Thomas Wentworth Higginson, minister, abolitionist and Civil War Colonel, gave the Founder’s Day address, "Common Sense in the Study of History." "First premising," said the Vassar Miscellany, "that History should be the most absorbing of studies...Col. Higginson deplored that characteristic dryness of the average History which makes it so tame and unsatisfactory.  Life is man's most absorbing study, but the historian robs it of all vitality."  He offered "three all-important rules" for correcting this situation: "First, cultivate exactness.  The love of facts and the capacity for fixing them is common to all minds; the mistake is made in trying to master too many.... Fix your dates and—equally important—fix very few of them.  Secondly, if History is to be a profitable study—cultivate the imagination, the power of forming an image, of seeing the past as present; of bringing together fragments of a whole, found here and there in reading, and of forming a vivid picture in the mind, of the times and people.  Thirdly, let the student of History bring to his reading a free, comprehensive, fearless, unbiassed mind.  Cultivate impartiality.... Finally, let the American student devote himself especially to the history of his own country.

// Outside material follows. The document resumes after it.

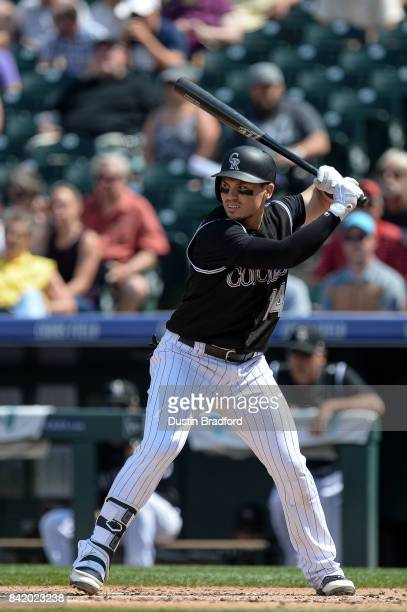 Tony Wolters of the Colorado Rockies bats against the Detroit Tigers in the second inning of a game at Coors Field on August 30 2017 in Denver...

"As his last words the speaker left us an expression of the hope that in this our Centennial Year, when study of our own History is peculiarly appropriate, we would mark out for ourselves a course of reading that would make us all more truly American than before."     Vassar Miscellany

During the war Higginson had commanded the 1st South Carolina Volunteers, the first African-American regiment.  After the war, he devoted much of his time working for recognition of the rights of freed slaves and women.